Travail demandé:
1: Citez le passage de l'extrait sur Bentancur en commençant aux mots « Dans la famille » et en vous arrêtant après « marche en gras*). ».
2: D'après l'extrait sur Bentancur, de quel club a-t-il porté le maillot en Argentine, et à quel âge ?

Texte source:
>>

Prenons garde à ne pas lui brûler les ailes ou trop vite le mettre sur un piédestal beaucoup trop bancal pour ses frêles gambettes. Il faut savoir rester mesuré et ne pas « s’enflammer ». Certes, il y a cette forme d’aura et de quiétude qui se dégagent de lui mais il reste encore beaucoup de travail ; les statistiques le prouvent. Voici donc une comparaison sur divers points significatifs avec quelques-uns des meilleurs milieux (ou considérés à défaut comme tels) de la même génération que lui.
Dans la famille « potentiels futurs cracks » nous auront donc Ndombele (15 matchs avec l’OL), Renato Sanches (9 matchs avec le Bayern), Tielemans (14 matchs avec l’ASM), De Jong (12 matchs avec l’Ajax) et Ruben Neves (14 matchs avec Wolverhampton).
(Les résultats seront à interpréter dans l’ordre des joueurs indiqués ci-avant, par rapport à leur championnat propre et a leur nombre de présence sur le terrain respectif. « Notre » Bentancur avec ses 12 matchs fermera la marche en gras*).
Moyenne de passes/match : 54.4% / 29.6% / 44.7% / 78% / 57.6% / 42.9%
Taux de passes réussies/match : 88.8% / 91.4% / 78.7% / 91.2% / 84% / 88.3%
Moyenne dribbles/match : 1.7 / 1.6 / 0.8 / 1.4 / 0.4 / 0.1
Moyenne fautes subies/match : 2.4 / 1.2 / 1.6 / 1.2 / 0.6 / 0.5
Moyenne interceptions/match : 0.4 / 0.4 / 0.6 / 1.7 / 1.9 / 1.7
Moyenne tacles/match : 2 / 0.3 / 2.3 / 1.6 / 2.3 / 1.8
*Statistiques Whoscored.com
Appréciation du conseil de classe : Bentancur a un formidable potentiel à exploiter, c’est indéniable, mais attention toutefois à ne pas faire une « Iaquinta ». La patience et la mesure à son égard sont maîtres mots. Un malentendu est si vite arrivé…
Hype ou crack ? Quel avenir pour lui demain ?
Oui il est vrai, le maillot de la Juventus est lourd à porter mais en a-t-il vraiment conscience ? Est-ce que cela lui pèse véritablement ? On dit toujours que seuls les italiens de naissance connaissent la responsabilité d’un tel maillot. Pour autant, ce n’est pas vraiment une circonstance atténuante pour lui qui a en amont porté le maillot du grand Boca Juniors en Argentine et à seulement 19 ans. Quand certains de son âge commencent tout juste à l’US Grand-Quevilly on se dit que comme épreuve du feu c’est déjà pas mal !
Mais alors quid de son avenir ? Hype d’un moment à la manière d’un certain Vegedream ou véritable crack en puissance ? Pour répondre à ce questionnement nous avons demandé l’avis de spécialistes.

<<

Lignes présentées:
>>

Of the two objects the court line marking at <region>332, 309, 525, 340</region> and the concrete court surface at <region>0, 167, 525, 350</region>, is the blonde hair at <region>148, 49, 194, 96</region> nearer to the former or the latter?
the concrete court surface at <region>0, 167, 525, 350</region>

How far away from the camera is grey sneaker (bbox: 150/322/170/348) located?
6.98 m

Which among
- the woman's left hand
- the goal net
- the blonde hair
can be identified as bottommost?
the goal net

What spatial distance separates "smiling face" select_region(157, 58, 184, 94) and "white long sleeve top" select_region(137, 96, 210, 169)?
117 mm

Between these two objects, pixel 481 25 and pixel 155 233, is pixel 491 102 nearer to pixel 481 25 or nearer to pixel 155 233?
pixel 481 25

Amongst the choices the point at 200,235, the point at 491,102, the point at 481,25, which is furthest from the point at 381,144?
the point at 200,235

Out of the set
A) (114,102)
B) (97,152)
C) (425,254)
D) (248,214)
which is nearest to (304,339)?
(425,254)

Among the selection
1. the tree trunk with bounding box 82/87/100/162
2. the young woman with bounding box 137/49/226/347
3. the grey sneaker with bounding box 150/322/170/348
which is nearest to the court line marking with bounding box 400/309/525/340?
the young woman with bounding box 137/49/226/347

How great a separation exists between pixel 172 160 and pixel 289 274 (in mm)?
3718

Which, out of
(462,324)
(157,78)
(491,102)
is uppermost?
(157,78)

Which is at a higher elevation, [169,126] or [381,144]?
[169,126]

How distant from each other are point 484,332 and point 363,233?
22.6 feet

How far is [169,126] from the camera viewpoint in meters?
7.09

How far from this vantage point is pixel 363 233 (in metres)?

<<

Bonnes réponses:
1:
Dans la famille « potentiels futurs cracks » nous auront donc Ndombele (15 matchs avec l’OL), Renato Sanches (9 matchs avec le Bayern), Tielemans (14 matchs avec l’ASM), De Jong (12 matchs avec l’Ajax) et Ruben Neves (14 matchs avec Wolverhampton).
(Les résultats seront à interpréter dans l’ordre des joueurs indiqués ci-avant, par rapport à leur championnat propre et a leur nombre de présence sur le terrain respectif. « Notre » Bentancur avec ses 12 matchs fermera la marche en gras*).

2: Il a porté le maillot de Boca Juniors, à seulement 19 ans.